Try using .loc[row_indexer,col_indexer] = value instead

See the caveats in the documentation: https://pandas.pydata.org/pandas-docs/stable/user_guide/indexing.html#returning-a-view-versus-a-copy
  """


Unnamed: 0,Neighborhood,Restaurant Count,Count Cluster Labels,Latitude,Longitude,Rating Cluster Labels,Ratings
0,Allston,31,2,42.355434,-71.132127,3,5
1,"Back Bay, Boston",31,2,42.350549,-71.080311,0,4
2,"Bay Village, Boston",38,5,42.350011,-71.066948,2,6
3,"Beacon Hill, Boston",27,6,42.358708,-71.067829,2,6
4,"Brighton, Boston",34,4,42.350097,-71.156442,0,4
5,"Charlestown, Boston",25,1,42.377875,-71.061996,5,7
6,"Chinatown, Boston",30,2,42.351329,-71.062623,4,3
7,"Dorchester, Boston",35,7,42.29732,-71.074495,5,7
8,Downtown Boston,37,0,42.351871,-71.067565,1,8
9,East Boston,22,3,42.375097,-71.039217,3,5


In [45]:
# Creating the map
map_clusters = folium.Map(location=[latitude, longitude], zoom_start=11)
# Setting color scheme for the clusters
x = np.arange(kclusters)
ys = [i+x+(i*x)**2 for i in range(kclusters)]
colors_array = cm.rainbow(np.linspace(0, 1, len(ys)))
rainbow = [colors.rgb2hex(i) for i in colors_array]
# Add markers to the map
markers_colors = []
for lat, lon, poi, cluster in zip(mergedFrame['Latitude'], mergedFrame['Longitude'], mergedFrame['Neighborhood'], mergedFrame['Rating Cluster Labels']):
    label = folium.Popup(str(poi) + ' - Cluster ' + str(cluster), parse_html=True)
    folium.CircleMarker([lat,lon],radius=5,popup=label,color=rainbow[cluster-1],fill=True,fill_color=rainbow[cluster-1],fill_opacity=0.7).add_to(map_clusters)
map_clusters

## Analysis

With the number of restaurants generated and the average rating found, the next step will be anaylze the data to determine which neighborhood would be best.

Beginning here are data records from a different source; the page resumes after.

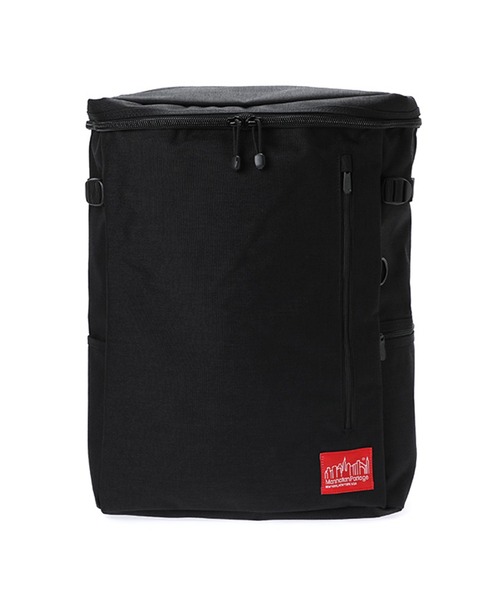 Manhattan Portage（マンハッタンポーテージ）の「Navy Yard Backpack LG（バックパック/リュック・メンズ・ブラック・X-LARGE）」の2枚目の写真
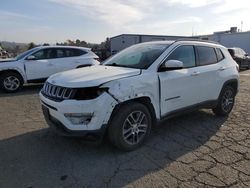 Salvage Cars with No Bids Yet For Sale at auction: 2019 Jeep Compass Latitude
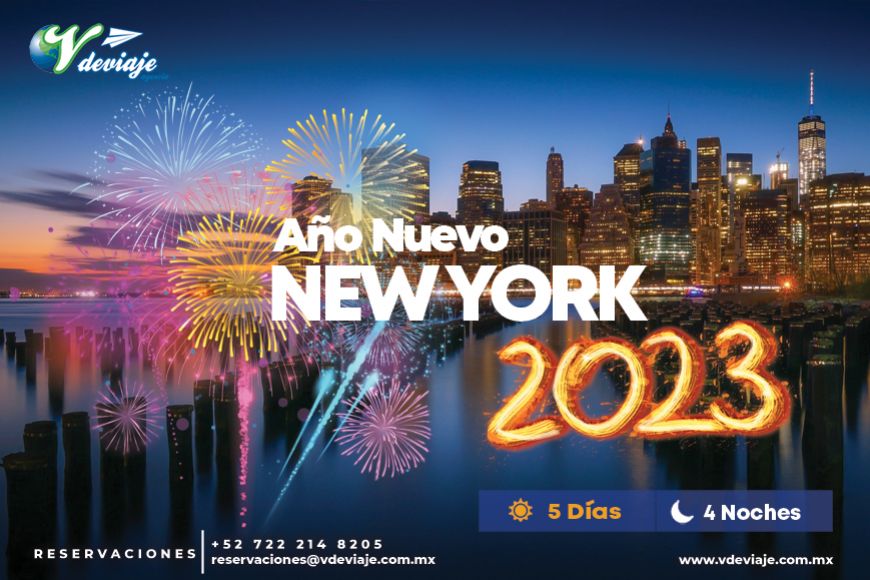 Año Nuevo en New York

We will identify all neighborhoods with a restaurant count of less than 30 and an average rating of less than 5.

In [44]:
resultFrame1= mergedFrame[mergedFrame['Restaurant Count'] <= 30]
resultFrame2 = resultFrame1[resultFrame1["Ratings"]<=5]
resultFrame2

Unnamed: 0,Neighborhood,Restaurant Count,Count Cluster Labels,Latitude,Longitude,Rating Cluster Labels,Ratings
6,"Chinatown, Boston",30,2,42.351329,-71.062623,4,3
9,East Boston,22,3,42.375097,-71.039217,3,5
15,"North End, Boston",22,3,42.365097,-71.054495,4,3


## Results



My results indicates that the best neighborhoods to open a fine dining restaurant in Boston would be Chinatown, East Boston, and the North End based off the relative lack of competition.

## Conclusion

The purpose of this program was to aid stakeholders in deciding where to locate a new fine dining restaurant in Boston.

The final decision was based on the number of restaurants in each neighborhood and the average rating of those restaurants.